A complete client-server system for real-time affect analysis in remote learning environments. The system fuses gaze and posture cues using decision-level fusion to infer student emotions, aggregates data across students, and provides classroom-level analytics.

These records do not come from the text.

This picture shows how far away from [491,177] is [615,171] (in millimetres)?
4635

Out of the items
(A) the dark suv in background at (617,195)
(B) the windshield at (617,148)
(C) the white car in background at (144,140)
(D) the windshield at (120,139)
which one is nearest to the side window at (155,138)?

- Client-Side Inference: Real-time gaze and posture analysis using pre-trained CNNs
- Decision-Level Fusion: Config-driven weighted majority voting for emotion inference
- Temporal Smoothing: Sliding-window smoothing for robust predictions
- HTTP Client-Server: RESTful API for data ingestion and analytics
- Aggregation & Analytics: Window → Student → Classroom aggregation pipeline
- Type-Safe Schemas: Pydantic schemas for validation across the system
- Research-Grade: Clean, modular, explainable architecture
┌─────────────────────────────────────────────────────────────┐
│ CLIENT SIDE │
├─────────────────────────────────────────────────────────────┤
│ Video Input → Frame Sampling → Inference (Parallel) │
│ ↓ ↓ ↓ │
│ Gaze CNN+SVM Posture CNN Temporal Smoothing │
│ ↓ ↓ ↓ │
│ Cue→Affect Mapping → Fusion Engine → HTTP Client │
└─────────────────────────────────────────────────────────────┘
↓ HTTP POST
┌─────────────────────────────────────────────────────────────┐
│ SERVER SIDE │
├─────────────────────────────────────────────────────────────┤
│ FastAPI Endpoints → Validation (Pydantic) │
│ ↓ │
│ Storage Service → Aggregation Service → Analytics Service │
│ ↓ │
│ JSON Persistence (Window/Student/Classroom) │
└─────────────────────────────────────────────────────────────┘
MAR/
├── client/ # Client-side pipeline
│ ├── preprocessing/
│ │ ├── frame_sampler.py # Frame sampling (no disk saving)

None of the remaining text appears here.